Output every line of the entries from the line containing "Which of [318,200]" through the last, exactly, with no other content.
** begin Records provided **
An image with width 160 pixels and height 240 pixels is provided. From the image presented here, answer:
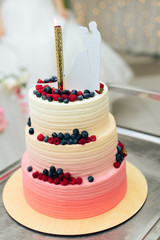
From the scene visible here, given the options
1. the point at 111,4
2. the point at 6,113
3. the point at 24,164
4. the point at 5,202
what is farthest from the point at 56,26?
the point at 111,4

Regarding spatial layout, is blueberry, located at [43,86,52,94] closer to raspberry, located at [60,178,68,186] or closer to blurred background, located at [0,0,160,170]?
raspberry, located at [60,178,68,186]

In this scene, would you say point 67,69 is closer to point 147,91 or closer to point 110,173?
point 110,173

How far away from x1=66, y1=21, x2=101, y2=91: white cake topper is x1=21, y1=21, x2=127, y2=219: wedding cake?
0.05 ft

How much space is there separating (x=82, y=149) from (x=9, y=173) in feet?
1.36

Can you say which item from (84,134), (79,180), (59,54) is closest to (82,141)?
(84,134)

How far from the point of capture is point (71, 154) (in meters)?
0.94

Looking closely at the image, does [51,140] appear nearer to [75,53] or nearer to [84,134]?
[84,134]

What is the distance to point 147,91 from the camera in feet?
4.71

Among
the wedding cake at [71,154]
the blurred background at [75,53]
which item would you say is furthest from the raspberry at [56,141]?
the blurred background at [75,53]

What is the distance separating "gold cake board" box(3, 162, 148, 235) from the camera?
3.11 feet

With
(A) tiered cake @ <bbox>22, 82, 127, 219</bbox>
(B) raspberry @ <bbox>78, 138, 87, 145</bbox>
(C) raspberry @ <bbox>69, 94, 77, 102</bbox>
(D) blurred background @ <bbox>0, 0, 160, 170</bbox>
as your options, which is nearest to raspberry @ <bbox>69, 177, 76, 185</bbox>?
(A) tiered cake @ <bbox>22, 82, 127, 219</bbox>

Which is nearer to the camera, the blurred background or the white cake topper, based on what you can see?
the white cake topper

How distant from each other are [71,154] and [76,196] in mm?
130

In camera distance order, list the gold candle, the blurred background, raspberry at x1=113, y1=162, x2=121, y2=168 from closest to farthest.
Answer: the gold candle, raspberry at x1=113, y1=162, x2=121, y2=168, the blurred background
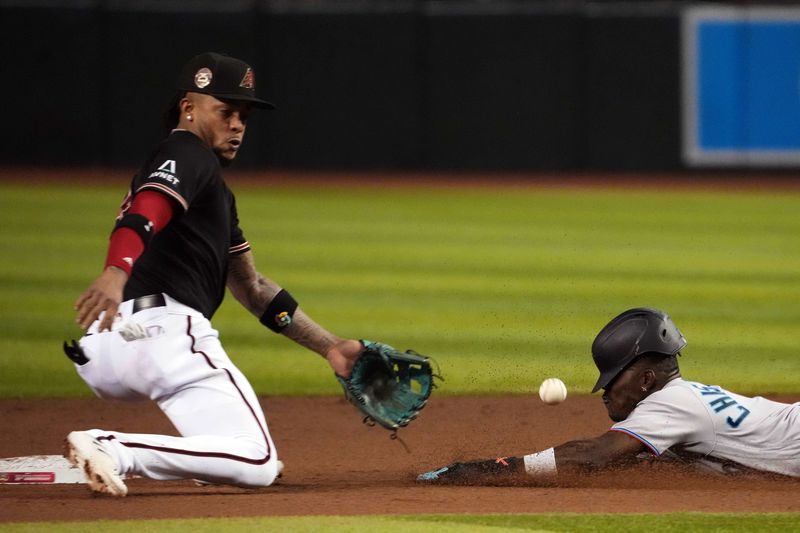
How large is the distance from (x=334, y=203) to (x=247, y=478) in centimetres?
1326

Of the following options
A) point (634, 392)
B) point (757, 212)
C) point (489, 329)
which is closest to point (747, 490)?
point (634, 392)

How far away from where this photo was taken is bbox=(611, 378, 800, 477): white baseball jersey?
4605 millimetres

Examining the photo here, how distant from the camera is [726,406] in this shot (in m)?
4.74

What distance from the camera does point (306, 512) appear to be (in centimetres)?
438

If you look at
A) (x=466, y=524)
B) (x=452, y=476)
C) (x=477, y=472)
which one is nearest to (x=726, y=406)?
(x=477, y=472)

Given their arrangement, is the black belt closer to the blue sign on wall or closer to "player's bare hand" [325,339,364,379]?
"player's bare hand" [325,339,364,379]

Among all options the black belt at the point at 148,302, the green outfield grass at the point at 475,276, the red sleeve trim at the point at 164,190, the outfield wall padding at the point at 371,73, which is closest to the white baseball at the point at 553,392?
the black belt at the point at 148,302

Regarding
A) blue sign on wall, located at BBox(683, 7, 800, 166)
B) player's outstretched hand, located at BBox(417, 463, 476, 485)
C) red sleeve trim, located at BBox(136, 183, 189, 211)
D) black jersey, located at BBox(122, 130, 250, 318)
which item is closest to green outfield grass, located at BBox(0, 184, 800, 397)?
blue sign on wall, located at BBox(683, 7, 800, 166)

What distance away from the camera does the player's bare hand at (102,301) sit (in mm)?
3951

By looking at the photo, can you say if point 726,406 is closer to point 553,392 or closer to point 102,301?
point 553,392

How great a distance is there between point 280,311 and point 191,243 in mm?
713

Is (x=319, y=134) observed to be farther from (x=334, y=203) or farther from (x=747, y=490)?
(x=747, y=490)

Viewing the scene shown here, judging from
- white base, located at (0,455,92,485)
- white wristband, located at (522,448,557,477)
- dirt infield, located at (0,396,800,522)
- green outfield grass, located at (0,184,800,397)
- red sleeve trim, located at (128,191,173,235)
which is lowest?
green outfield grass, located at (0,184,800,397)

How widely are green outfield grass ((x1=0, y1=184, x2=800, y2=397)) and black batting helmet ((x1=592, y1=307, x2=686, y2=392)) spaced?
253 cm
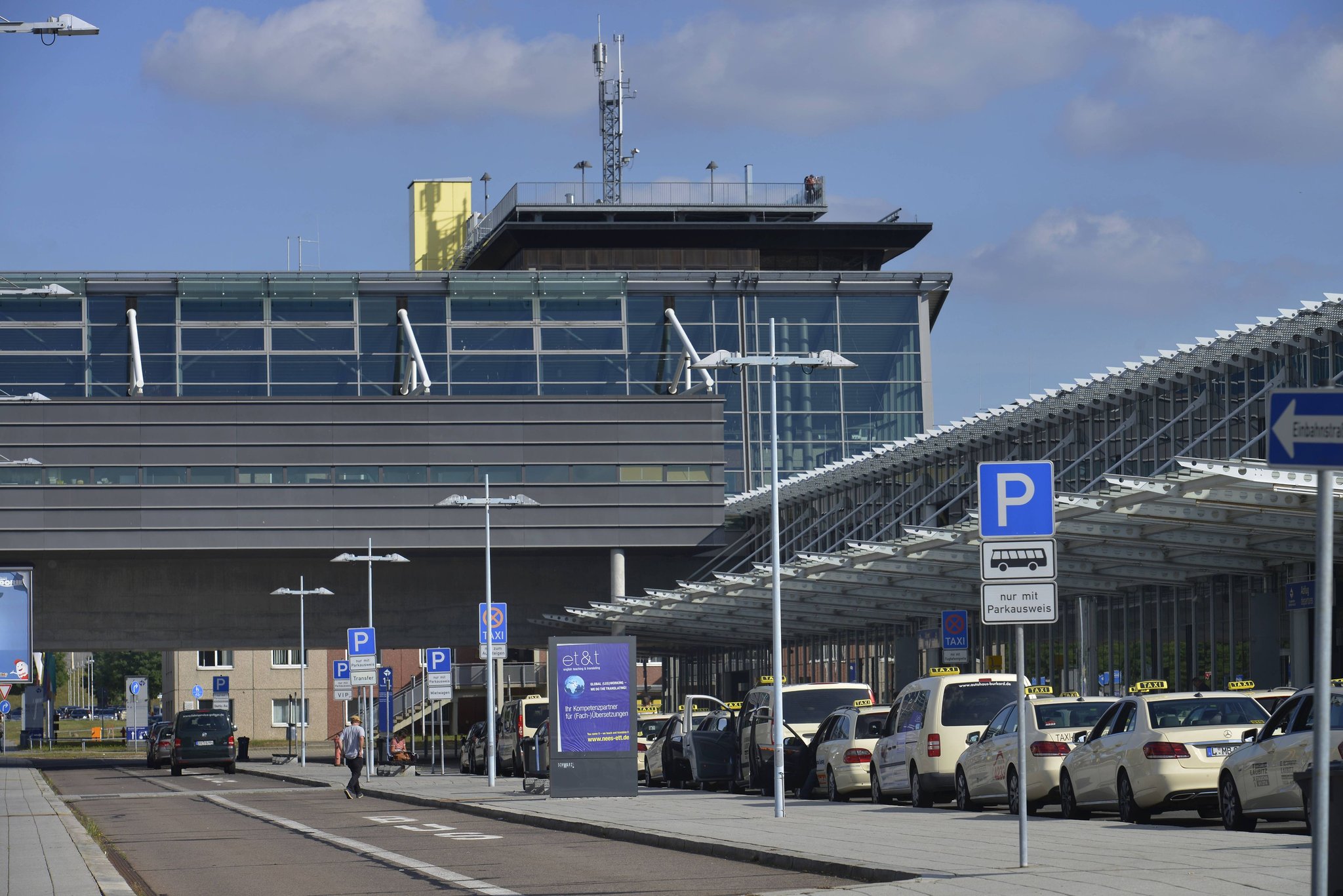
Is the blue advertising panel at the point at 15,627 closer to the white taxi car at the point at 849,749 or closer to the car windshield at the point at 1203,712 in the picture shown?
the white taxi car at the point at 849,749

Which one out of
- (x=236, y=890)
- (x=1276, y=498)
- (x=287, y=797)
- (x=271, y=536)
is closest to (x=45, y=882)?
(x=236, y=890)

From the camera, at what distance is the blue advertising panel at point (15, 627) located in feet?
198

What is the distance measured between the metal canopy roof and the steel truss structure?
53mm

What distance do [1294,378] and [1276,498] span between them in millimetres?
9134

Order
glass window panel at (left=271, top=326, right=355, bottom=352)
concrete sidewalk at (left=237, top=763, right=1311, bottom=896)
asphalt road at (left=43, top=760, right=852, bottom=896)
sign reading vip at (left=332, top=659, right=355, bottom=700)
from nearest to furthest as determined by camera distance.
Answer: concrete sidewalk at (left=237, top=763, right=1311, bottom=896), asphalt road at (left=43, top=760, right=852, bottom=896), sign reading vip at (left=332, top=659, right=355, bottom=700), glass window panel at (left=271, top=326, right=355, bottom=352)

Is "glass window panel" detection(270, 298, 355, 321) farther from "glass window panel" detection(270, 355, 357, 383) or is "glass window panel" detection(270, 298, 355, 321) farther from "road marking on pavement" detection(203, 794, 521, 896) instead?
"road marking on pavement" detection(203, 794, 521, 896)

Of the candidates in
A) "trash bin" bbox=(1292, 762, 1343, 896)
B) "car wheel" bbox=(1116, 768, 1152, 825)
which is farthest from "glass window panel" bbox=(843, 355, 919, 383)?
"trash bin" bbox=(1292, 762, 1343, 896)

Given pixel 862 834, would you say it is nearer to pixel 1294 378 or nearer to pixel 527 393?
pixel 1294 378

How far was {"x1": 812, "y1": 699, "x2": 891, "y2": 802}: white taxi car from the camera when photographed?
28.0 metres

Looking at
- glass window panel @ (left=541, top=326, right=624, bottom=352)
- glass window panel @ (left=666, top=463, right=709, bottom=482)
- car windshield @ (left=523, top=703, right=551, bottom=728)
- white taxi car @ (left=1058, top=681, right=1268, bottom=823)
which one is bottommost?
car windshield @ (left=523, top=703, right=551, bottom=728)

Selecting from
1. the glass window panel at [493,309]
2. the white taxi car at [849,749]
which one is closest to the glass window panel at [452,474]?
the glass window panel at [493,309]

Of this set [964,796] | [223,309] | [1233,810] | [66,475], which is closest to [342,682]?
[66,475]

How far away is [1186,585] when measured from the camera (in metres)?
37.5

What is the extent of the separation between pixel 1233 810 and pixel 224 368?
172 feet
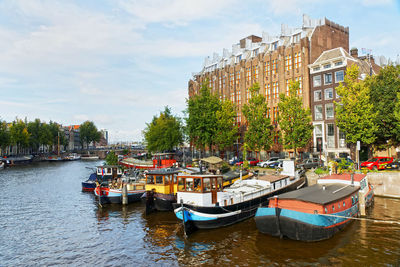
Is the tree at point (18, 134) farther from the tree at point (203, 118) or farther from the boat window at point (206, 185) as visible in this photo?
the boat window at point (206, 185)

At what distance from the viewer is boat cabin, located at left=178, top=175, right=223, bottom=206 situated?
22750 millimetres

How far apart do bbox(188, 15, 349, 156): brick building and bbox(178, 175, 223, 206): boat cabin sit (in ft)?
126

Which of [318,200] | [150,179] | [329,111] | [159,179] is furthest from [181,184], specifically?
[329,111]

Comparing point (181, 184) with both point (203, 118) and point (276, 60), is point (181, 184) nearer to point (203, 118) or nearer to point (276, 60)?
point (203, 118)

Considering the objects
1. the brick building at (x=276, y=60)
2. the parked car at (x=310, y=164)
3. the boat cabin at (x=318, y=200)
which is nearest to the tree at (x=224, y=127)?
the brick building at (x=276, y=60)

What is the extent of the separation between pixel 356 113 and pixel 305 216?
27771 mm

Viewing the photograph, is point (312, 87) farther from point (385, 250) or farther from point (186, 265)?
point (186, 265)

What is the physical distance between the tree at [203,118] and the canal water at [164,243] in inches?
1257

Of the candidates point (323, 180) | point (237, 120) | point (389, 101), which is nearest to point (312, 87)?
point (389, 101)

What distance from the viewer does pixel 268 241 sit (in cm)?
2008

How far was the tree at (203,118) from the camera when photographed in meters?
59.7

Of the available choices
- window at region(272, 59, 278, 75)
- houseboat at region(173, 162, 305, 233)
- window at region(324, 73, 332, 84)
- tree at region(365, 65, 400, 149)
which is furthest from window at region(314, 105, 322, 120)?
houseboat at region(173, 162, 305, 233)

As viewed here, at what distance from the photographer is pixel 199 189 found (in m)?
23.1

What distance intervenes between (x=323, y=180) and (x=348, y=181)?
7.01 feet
** end Records provided **
Completed exercise
Which of [318,200] | [150,179] | [329,111] | [159,179] is furthest from [181,184], specifically?
[329,111]

Comparing point (181, 184) with both point (203, 118) and point (276, 60), is point (181, 184) nearer to point (203, 118) or nearer to point (276, 60)?
point (203, 118)

Considering the objects
1. the brick building at (x=276, y=60)
2. the parked car at (x=310, y=164)
3. the boat cabin at (x=318, y=200)
which is nearest to the tree at (x=224, y=127)?
the brick building at (x=276, y=60)

What is the extent of the separation between pixel 356 113 and pixel 305 216?
27771 mm

Viewing the photograph, is point (312, 87) farther from point (385, 250) or farther from point (186, 265)?
point (186, 265)

What is the physical distance between the tree at [203,118] and the canal water at [164,243] in inches?
1257

Of the candidates point (323, 180) | point (237, 120) | point (389, 101), which is nearest to point (312, 87)?
point (389, 101)

What distance from the viewer does pixel 268 241 sit (in cm)?
2008

How far was the tree at (203,118) from the camera when photographed in meters?
59.7

Of the available choices
- window at region(272, 59, 278, 75)
- houseboat at region(173, 162, 305, 233)
- window at region(324, 73, 332, 84)
- tree at region(365, 65, 400, 149)
which is furthest from window at region(314, 105, 322, 120)?
houseboat at region(173, 162, 305, 233)

As viewed here, at what distance from the photographer is pixel 199 189 found (in m)?
23.1

What distance intervenes between (x=323, y=180) and (x=348, y=181)?
7.01 feet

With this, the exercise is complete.